Neural Implants Without Active Implanted Electronics: Possibilities and Limitations of Transcutaneous Coupling in Miniaturized Active Implants

Abstract

Goal: Transcutaneous coupling scheme for wireless powering and signal in active implants are known for more than a decade. This study aimed to investigate the in vivo behavior of this approach to drive multiple channels of an implanted peripheral nerve interfaces. Methods: The stimulation signals were transmitted through the skin over two contacts to an intracorporeal counterpart which was connected to a cuff electrode with two channels. EMG after stimulation was measured to establish recruitment curves. Results: Limitations of transcutaneous coupling were found in the feasible complexity of the system.

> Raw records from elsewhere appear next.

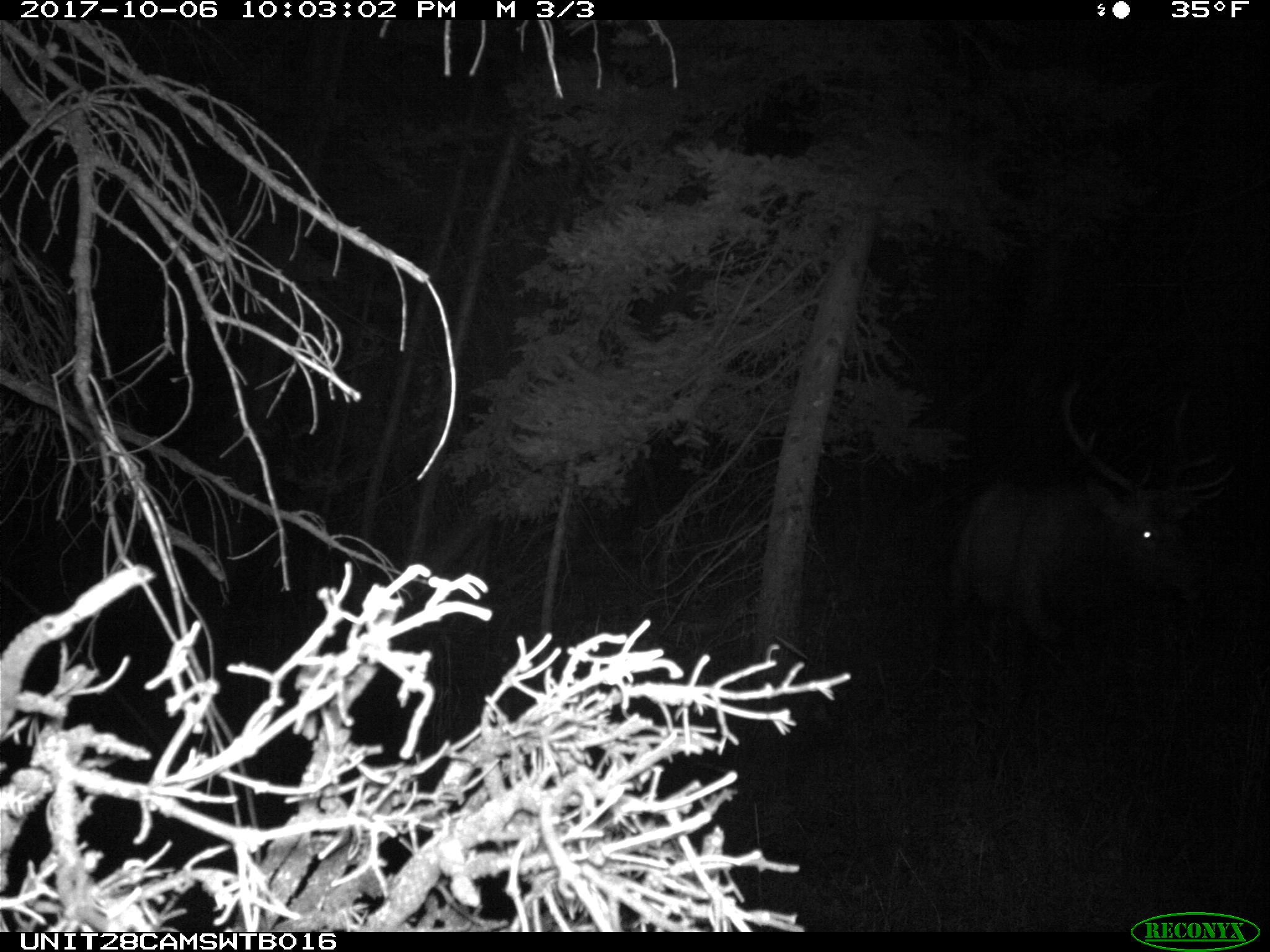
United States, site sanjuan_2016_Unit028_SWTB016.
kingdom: Animalia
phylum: Chordata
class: Mammalia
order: Artiodactyla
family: Cervidae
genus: Cervus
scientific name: Cervus elaphus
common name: red deer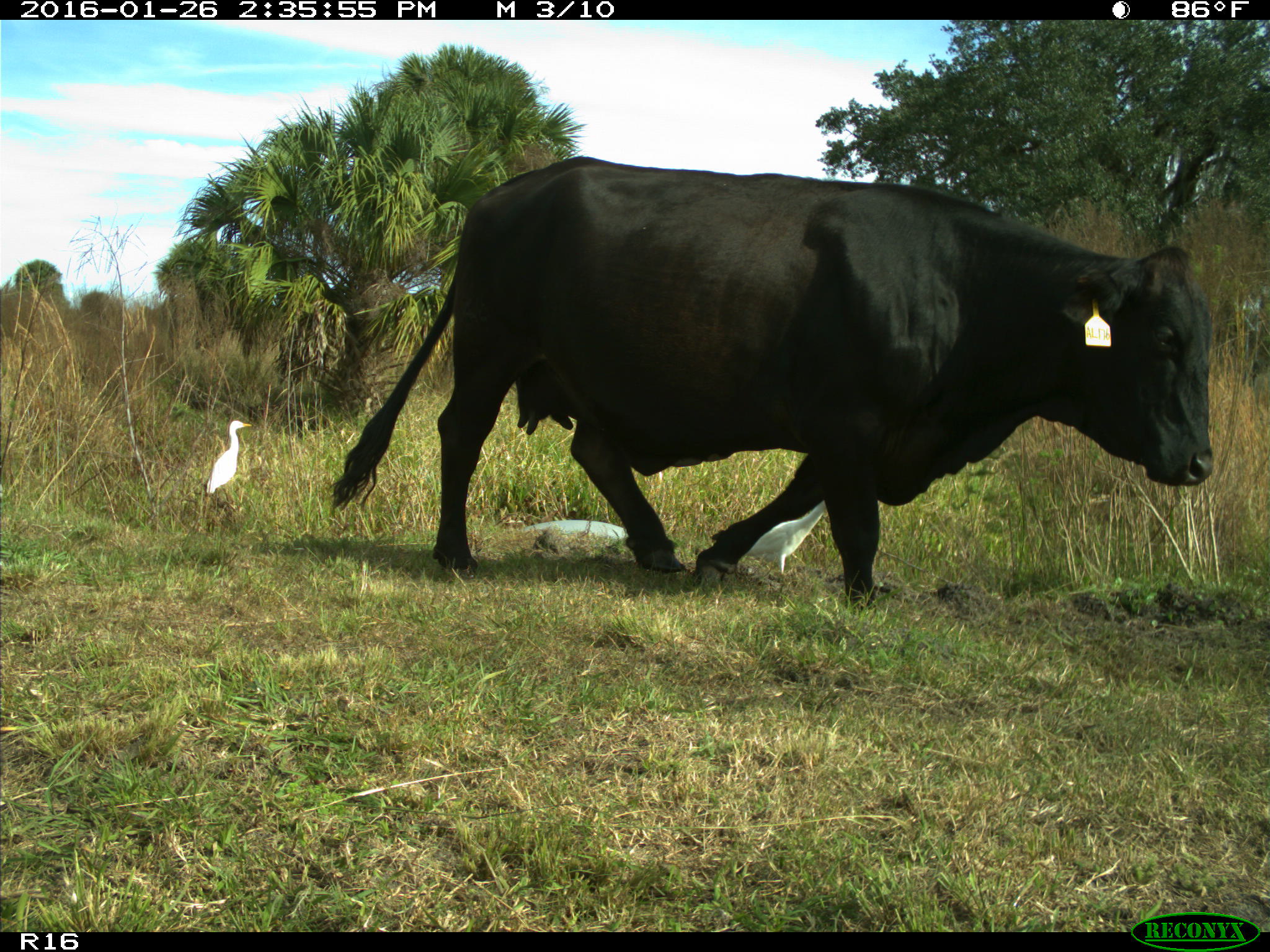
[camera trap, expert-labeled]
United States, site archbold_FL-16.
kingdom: Animalia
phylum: Chordata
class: Mammalia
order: Artiodactyla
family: Bovidae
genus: Bos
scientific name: Bos taurus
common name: domestic cow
Bos taurus (domestic cow).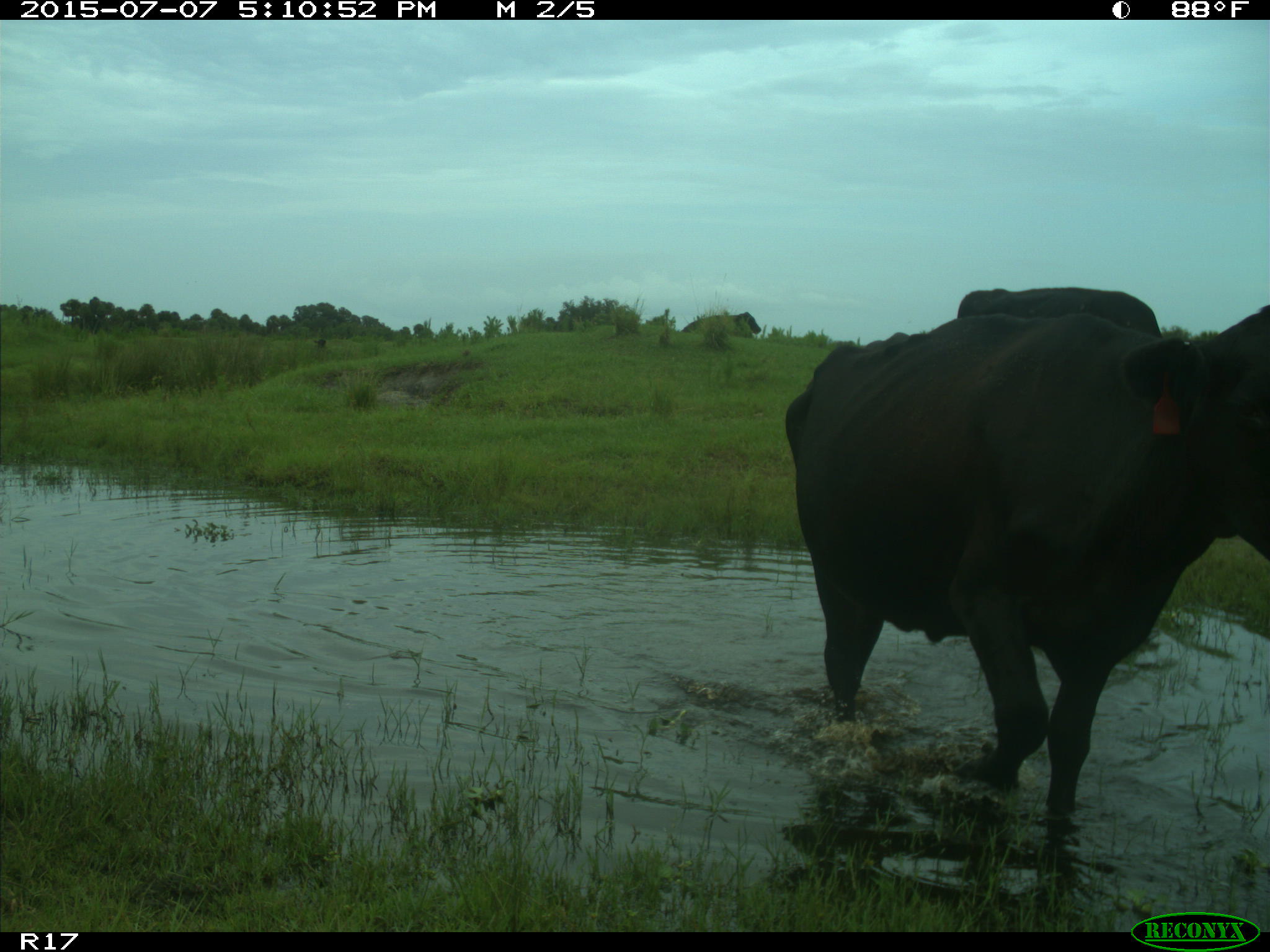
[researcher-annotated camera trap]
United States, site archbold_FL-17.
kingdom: Animalia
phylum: Chordata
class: Mammalia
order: Artiodactyla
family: Bovidae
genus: Bos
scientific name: Bos taurus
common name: domestic cow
Bos taurus (domestic cow).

High electrical crosstalk in a multi-channel system reduces this approach to low channel applications, such as pain treatment. No significant influence of the pulse width or extracorporeal stimulation amplitude on the electrical crosstalk was observed. Conclusions: The study's findings provide insight into the behavior of the transcutaneous coupling scheme in vivo and highlight the limitations and areas of application. Our results indicate that transcutaneous coupling schemes are a promising alternative approach for wireless powering of implants, as it does not require complex implanted electronics, expensive sophisticated electronics, and hermetic enclosures. Physical constraints, however, limit the use in highly selective nerve stimulation scenarios.